Aaaand we’re both dead. Again. Back to the starting blocks.

The result is that players tend to mill around the same selection of tiles, grinding prestige or items from the same dungeons, hoping to ensnare enemies in traps and occasionally scuffling at the borders of their territory. The idea that you might venture the length and breadth of Armello to attain all the Spirit Stones required for a magic win, or beef yourself up enough to clobber the King, seems somewhat unrealistic.

None of which is to say it’s far off coalescing into a strategically rich game where such things are possible. I’d like to see how the game plays out if you double, or even triple, everyone’s health pool. Failing combat would be a significant inconvenience to your overall plan, but not so frequently fatal for one or the other party. Death in Armello currently serves little purpose but to stagnate everyone’s agency. With a larger health pool you wouldn’t constantly be reset to your starting location, but could roam the map more brazenly, risking injury in dungeons, or crossing bogland. Weak characters who want to specialise outside of combat could do with some more significant defensive options, too: perhaps allowing them to fortify their position at the cost of an action point.
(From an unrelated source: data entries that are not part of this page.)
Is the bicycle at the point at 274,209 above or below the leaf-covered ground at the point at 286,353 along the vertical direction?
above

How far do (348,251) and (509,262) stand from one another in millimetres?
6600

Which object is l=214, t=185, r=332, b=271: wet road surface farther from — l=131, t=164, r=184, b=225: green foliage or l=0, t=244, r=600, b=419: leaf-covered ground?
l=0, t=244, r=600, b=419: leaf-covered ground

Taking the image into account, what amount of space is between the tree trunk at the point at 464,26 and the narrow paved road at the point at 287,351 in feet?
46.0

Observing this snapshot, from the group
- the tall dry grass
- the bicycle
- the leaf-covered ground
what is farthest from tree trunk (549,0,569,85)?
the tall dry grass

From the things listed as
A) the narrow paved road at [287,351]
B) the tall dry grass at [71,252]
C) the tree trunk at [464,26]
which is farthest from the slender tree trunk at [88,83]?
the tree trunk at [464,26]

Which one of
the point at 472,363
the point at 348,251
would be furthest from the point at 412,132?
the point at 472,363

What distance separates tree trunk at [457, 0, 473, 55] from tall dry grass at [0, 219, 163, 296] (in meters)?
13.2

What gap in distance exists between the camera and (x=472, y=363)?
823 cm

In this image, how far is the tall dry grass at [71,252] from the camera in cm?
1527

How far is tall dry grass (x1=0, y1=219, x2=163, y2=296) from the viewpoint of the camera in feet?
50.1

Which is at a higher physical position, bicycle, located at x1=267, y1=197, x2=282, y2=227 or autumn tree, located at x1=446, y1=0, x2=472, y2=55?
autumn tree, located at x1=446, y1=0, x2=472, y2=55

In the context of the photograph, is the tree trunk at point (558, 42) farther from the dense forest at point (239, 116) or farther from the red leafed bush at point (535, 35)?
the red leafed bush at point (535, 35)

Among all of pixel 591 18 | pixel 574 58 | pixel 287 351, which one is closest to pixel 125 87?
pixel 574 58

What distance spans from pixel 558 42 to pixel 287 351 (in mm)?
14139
Since I’m spitballing here: given how tricky it is to remember all the buffs in play, perhaps the game might offer a crude percentage chance of victory before committing to combat. I’m tempted to think it might be worth rebalancing the game to allow players to permanently build their stats beyond their base level. Currently your mana pool resets every night, and this only closes down options for players, particularly Mercurio, the mana-weak rat. Maybe the idea is to prevent players from hoarding mana and unleashing an eldritch apocalypse in the later game - but I’m not sure that should be an entirely forbidden strategy.

Bloody sword-wolves. Still, I don’t know why this wasn’t a draw since I had the same level of Prestige.

Of course, I expect the devs have been thinking about this game for quite a bit longer than I have and could come up with a long list of reasons why things are the way they are. All the same, there is definitely something throttling the potential of Armello to be a good deal more dynamic and exciting than it is, even if I’ve failed to pinpoint that flaw. But if the devs’ design chops are on par with their artistic and musical talents, six months should be time enough to find it.

Armello is available from Steam for £19 (although it’s going for £15.19 up until January 29). I played version 0.3.0p1 on 24/01/2015.